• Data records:
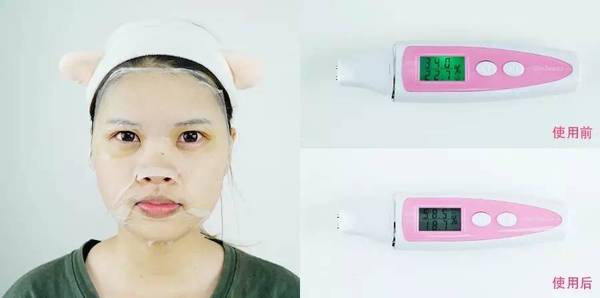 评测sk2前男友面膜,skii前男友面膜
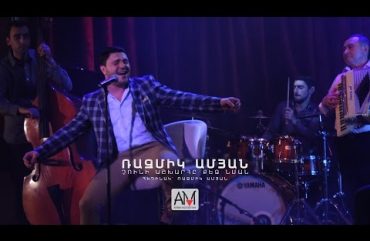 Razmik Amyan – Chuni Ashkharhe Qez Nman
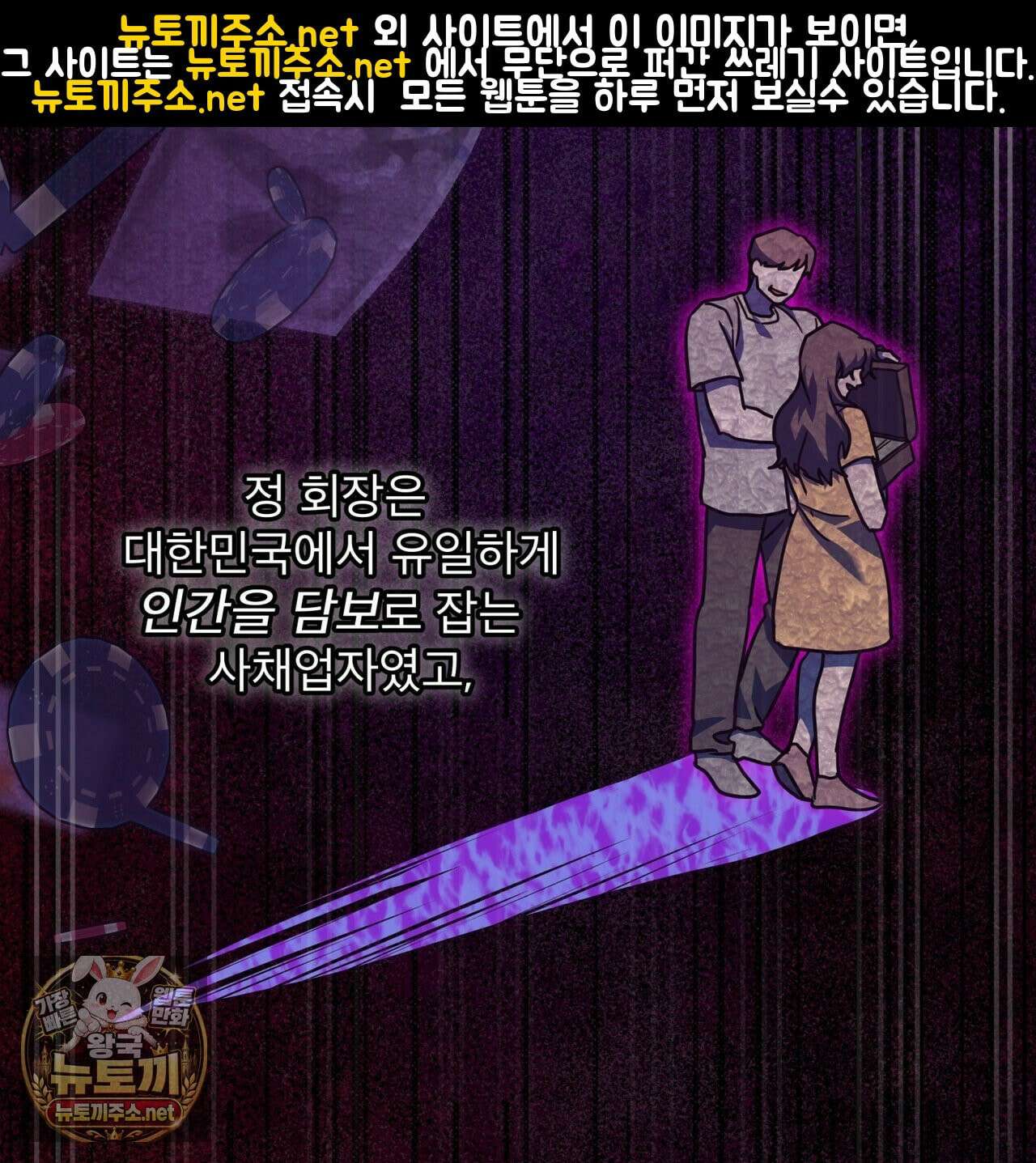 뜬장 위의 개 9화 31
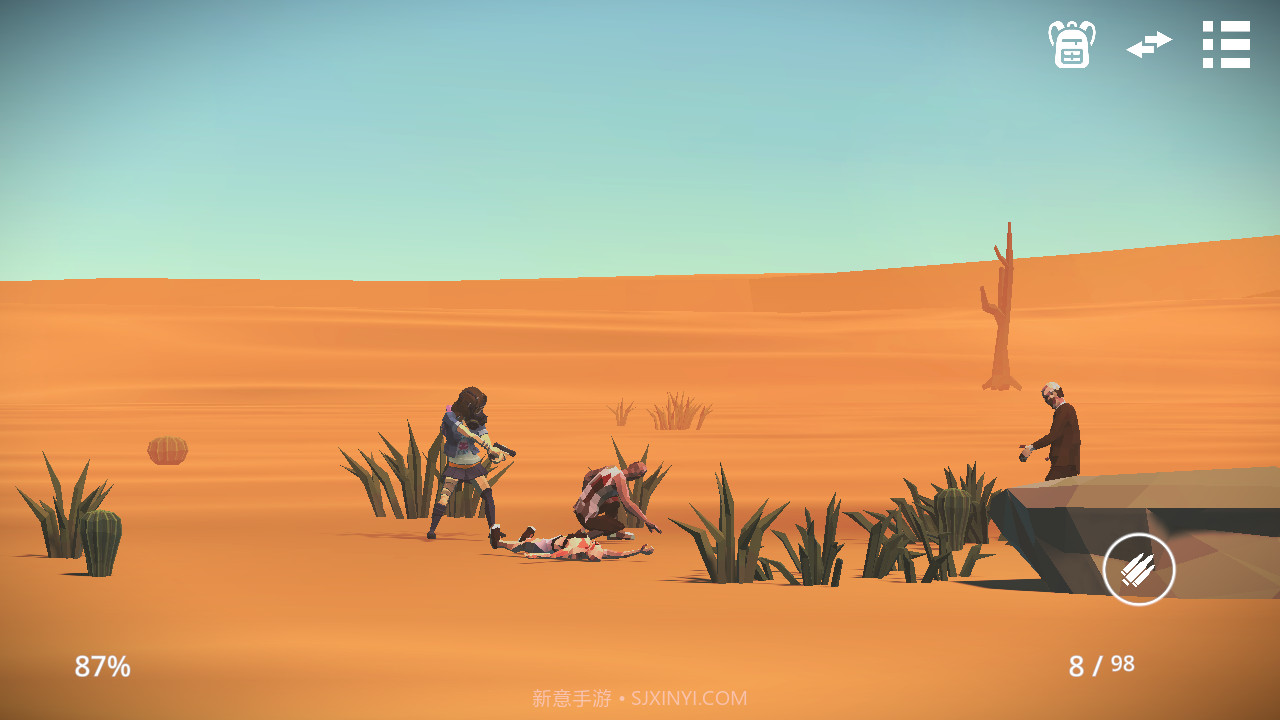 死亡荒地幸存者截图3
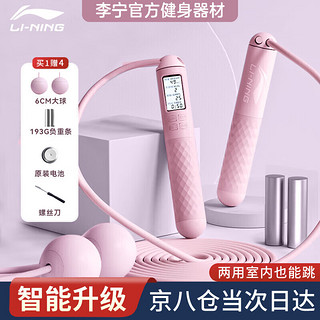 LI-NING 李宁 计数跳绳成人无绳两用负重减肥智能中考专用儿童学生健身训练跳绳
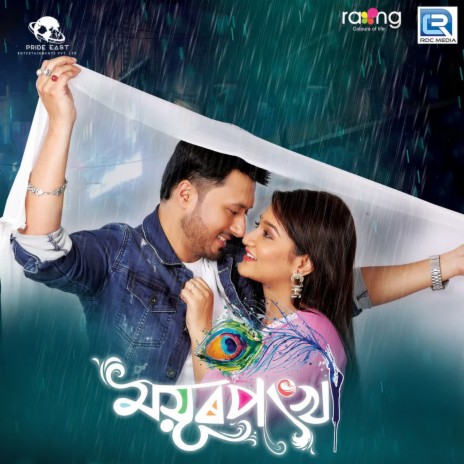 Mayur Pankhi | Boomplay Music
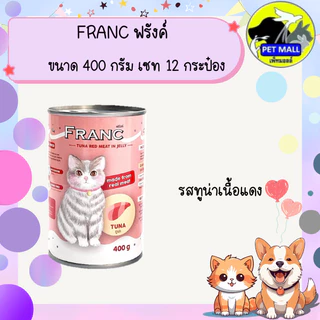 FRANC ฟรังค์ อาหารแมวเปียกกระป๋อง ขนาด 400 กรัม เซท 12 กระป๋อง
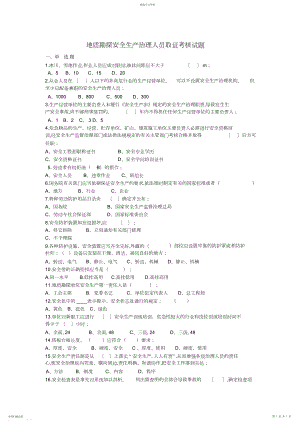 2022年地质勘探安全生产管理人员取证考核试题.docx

• PROBLEM DESCRIPTION: What do the lines above say from the line containing "뜬장 위의 개 9화 31" through the last line? Quote them exactly, both ends included, and leave out the pictures.

• TASK RESPONSE:
 뜬장 위의 개 9화 31
 死亡荒地幸存者截图3
 LI-NING 李宁 计数跳绳成人无绳两用负重减肥智能中考专用儿童学生健身训练跳绳
 Mayur Pankhi | Boomplay Music
 FRANC ฟรังค์ อาหารแมวเปียกกระป๋อง ขนาด 400 กรัม เซท 12 กระป๋อง
 2022年地质勘探安全生产管理人员取证考核试题.docx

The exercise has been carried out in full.